Spatial reasoning question data →
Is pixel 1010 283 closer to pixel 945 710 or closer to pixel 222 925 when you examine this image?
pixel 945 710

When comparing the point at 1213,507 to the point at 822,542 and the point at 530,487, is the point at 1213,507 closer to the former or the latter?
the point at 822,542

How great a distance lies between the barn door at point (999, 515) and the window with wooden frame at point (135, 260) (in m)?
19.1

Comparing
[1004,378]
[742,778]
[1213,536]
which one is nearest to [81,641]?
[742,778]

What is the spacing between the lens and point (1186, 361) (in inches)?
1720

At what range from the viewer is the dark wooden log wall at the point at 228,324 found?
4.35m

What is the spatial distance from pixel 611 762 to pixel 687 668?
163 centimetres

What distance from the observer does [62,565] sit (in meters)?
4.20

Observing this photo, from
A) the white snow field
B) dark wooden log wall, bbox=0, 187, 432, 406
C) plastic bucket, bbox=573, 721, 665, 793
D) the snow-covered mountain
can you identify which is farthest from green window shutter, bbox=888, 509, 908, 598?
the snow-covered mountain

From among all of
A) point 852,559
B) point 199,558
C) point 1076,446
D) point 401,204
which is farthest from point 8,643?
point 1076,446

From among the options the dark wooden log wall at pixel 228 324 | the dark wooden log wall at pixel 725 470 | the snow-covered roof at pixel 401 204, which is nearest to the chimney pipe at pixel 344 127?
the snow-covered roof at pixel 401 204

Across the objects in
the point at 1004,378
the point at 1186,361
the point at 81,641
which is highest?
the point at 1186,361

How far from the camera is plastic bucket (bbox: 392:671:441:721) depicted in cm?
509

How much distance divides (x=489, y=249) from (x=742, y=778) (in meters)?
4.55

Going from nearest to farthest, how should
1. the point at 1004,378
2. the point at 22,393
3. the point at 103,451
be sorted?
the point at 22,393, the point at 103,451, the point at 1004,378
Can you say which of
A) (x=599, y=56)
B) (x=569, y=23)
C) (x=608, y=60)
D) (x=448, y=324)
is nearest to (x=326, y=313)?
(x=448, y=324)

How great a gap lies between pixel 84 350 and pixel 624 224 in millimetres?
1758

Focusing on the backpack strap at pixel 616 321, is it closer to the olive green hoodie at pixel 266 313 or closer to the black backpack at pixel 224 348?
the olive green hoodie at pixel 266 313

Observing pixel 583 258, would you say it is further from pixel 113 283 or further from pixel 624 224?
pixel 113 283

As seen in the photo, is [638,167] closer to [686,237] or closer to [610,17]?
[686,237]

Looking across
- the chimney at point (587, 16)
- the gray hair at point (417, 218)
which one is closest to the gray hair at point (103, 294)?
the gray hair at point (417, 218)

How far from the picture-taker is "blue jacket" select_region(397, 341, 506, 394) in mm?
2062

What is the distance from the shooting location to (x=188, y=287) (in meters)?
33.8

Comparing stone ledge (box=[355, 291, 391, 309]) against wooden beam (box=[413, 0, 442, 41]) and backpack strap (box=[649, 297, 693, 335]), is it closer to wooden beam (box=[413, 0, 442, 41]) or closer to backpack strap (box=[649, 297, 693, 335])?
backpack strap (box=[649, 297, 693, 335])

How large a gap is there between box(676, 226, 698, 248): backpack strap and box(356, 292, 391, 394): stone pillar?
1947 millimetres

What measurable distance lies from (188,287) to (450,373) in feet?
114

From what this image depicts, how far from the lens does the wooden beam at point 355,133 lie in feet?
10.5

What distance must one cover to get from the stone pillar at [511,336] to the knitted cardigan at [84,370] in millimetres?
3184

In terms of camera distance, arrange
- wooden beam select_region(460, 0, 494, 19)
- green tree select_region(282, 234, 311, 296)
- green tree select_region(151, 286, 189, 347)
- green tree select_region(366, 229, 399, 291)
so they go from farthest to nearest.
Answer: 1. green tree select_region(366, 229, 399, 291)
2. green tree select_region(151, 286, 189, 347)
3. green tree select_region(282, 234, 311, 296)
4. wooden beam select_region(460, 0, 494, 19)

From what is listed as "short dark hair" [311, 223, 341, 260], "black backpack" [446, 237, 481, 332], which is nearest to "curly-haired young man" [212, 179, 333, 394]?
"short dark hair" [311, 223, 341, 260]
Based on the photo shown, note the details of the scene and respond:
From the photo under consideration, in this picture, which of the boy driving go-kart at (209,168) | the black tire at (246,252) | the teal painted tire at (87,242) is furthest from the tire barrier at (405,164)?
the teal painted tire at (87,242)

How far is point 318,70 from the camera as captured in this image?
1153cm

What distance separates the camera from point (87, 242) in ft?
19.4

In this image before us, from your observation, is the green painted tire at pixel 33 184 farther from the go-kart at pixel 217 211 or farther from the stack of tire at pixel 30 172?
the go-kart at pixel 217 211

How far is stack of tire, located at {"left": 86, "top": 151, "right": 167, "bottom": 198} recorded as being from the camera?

WRITTEN PROBLEM → Print every entry exactly as it appears.

RESPONSE →
Is pixel 1010 283 closer to pixel 945 710 or closer to pixel 222 925 when you examine this image?
pixel 945 710

When comparing the point at 1213,507 to the point at 822,542 and the point at 530,487, is the point at 1213,507 closer to the former or the latter?
the point at 822,542

How great a distance lies between the barn door at point (999, 515) and the window with wooden frame at point (135, 260) (in m)?
19.1

Comparing
[1004,378]
[742,778]
[1213,536]
which one is nearest to [81,641]?
[742,778]

What is the spacing between the lens and point (1186, 361) (in inches)?
1720

At what range from the viewer is the dark wooden log wall at the point at 228,324 found?
4.35m

What is the spatial distance from pixel 611 762 to pixel 687 668?
163 centimetres

What distance from the observer does [62,565] sit (in meters)?
4.20

Observing this photo, from
A) the white snow field
B) dark wooden log wall, bbox=0, 187, 432, 406
C) plastic bucket, bbox=573, 721, 665, 793
D) the snow-covered mountain
can you identify which is farthest from green window shutter, bbox=888, 509, 908, 598?
the snow-covered mountain

From among all of
A) point 852,559
B) point 199,558
C) point 1076,446
D) point 401,204
which is farthest from point 8,643?
point 1076,446

From among the options the dark wooden log wall at pixel 228 324 | the dark wooden log wall at pixel 725 470 | the snow-covered roof at pixel 401 204, which is nearest to the chimney pipe at pixel 344 127?
the snow-covered roof at pixel 401 204

Across the objects in
the point at 1004,378
the point at 1186,361
the point at 81,641
which is highest?
the point at 1186,361

How far from the camera is plastic bucket (bbox: 392:671:441:721) depicted in cm?
509

How much distance divides (x=489, y=249) from (x=742, y=778) (in meters)?
4.55

Going from nearest to farthest, how should
1. the point at 1004,378
2. the point at 22,393
3. the point at 103,451
be sorted?
the point at 22,393, the point at 103,451, the point at 1004,378
Can you say which of
A) (x=599, y=56)
B) (x=569, y=23)
C) (x=608, y=60)
D) (x=448, y=324)
is nearest to (x=326, y=313)?
(x=448, y=324)

How great a gap lies between pixel 84 350 and pixel 624 224 in millimetres?
1758

Focusing on the backpack strap at pixel 616 321, is it closer to the olive green hoodie at pixel 266 313 or closer to the black backpack at pixel 224 348?
the olive green hoodie at pixel 266 313

Observing pixel 583 258, would you say it is further from pixel 113 283 or further from pixel 624 224?
pixel 113 283

As seen in the photo, is [638,167] closer to [686,237] or closer to [610,17]?
[686,237]

Looking across
- the chimney at point (587, 16)
- the gray hair at point (417, 218)
which one is closest to the gray hair at point (103, 294)?
the gray hair at point (417, 218)

How far from the picture-taker is "blue jacket" select_region(397, 341, 506, 394) in mm?
2062

What is the distance from the shooting location to (x=188, y=287) (in meters)?
33.8

Comparing stone ledge (box=[355, 291, 391, 309]) against wooden beam (box=[413, 0, 442, 41]) and backpack strap (box=[649, 297, 693, 335]), is it closer to wooden beam (box=[413, 0, 442, 41]) or closer to backpack strap (box=[649, 297, 693, 335])?
backpack strap (box=[649, 297, 693, 335])

How large a gap is there between box(676, 226, 698, 248): backpack strap and box(356, 292, 391, 394): stone pillar?
1947 millimetres

What measurable distance lies from (188,287) to (450,373) in feet?
114

From what this image depicts, how far from the lens does the wooden beam at point 355,133 lie in feet?
10.5

What distance must one cover to get from the stone pillar at [511,336] to the knitted cardigan at [84,370] in millimetres?
3184

In terms of camera distance, arrange
- wooden beam select_region(460, 0, 494, 19)
- green tree select_region(282, 234, 311, 296)
- green tree select_region(151, 286, 189, 347)
- green tree select_region(366, 229, 399, 291)
so they go from farthest to nearest.
Answer: 1. green tree select_region(366, 229, 399, 291)
2. green tree select_region(151, 286, 189, 347)
3. green tree select_region(282, 234, 311, 296)
4. wooden beam select_region(460, 0, 494, 19)

From what is listed as "short dark hair" [311, 223, 341, 260], "black backpack" [446, 237, 481, 332], which is nearest to "curly-haired young man" [212, 179, 333, 394]?
"short dark hair" [311, 223, 341, 260]
Based on the photo shown, note the details of the scene and respond:
From the photo under consideration, in this picture, which of the boy driving go-kart at (209,168) | the black tire at (246,252) | the teal painted tire at (87,242) is furthest from the tire barrier at (405,164)?
the teal painted tire at (87,242)

How far is point 318,70 from the camera as captured in this image?
1153cm

What distance separates the camera from point (87, 242) in ft?
19.4

In this image before us, from your observation, is the green painted tire at pixel 33 184 farther from the go-kart at pixel 217 211 or farther from the stack of tire at pixel 30 172?
the go-kart at pixel 217 211

How far is stack of tire, located at {"left": 86, "top": 151, "right": 167, "bottom": 198} recorded as being from the camera?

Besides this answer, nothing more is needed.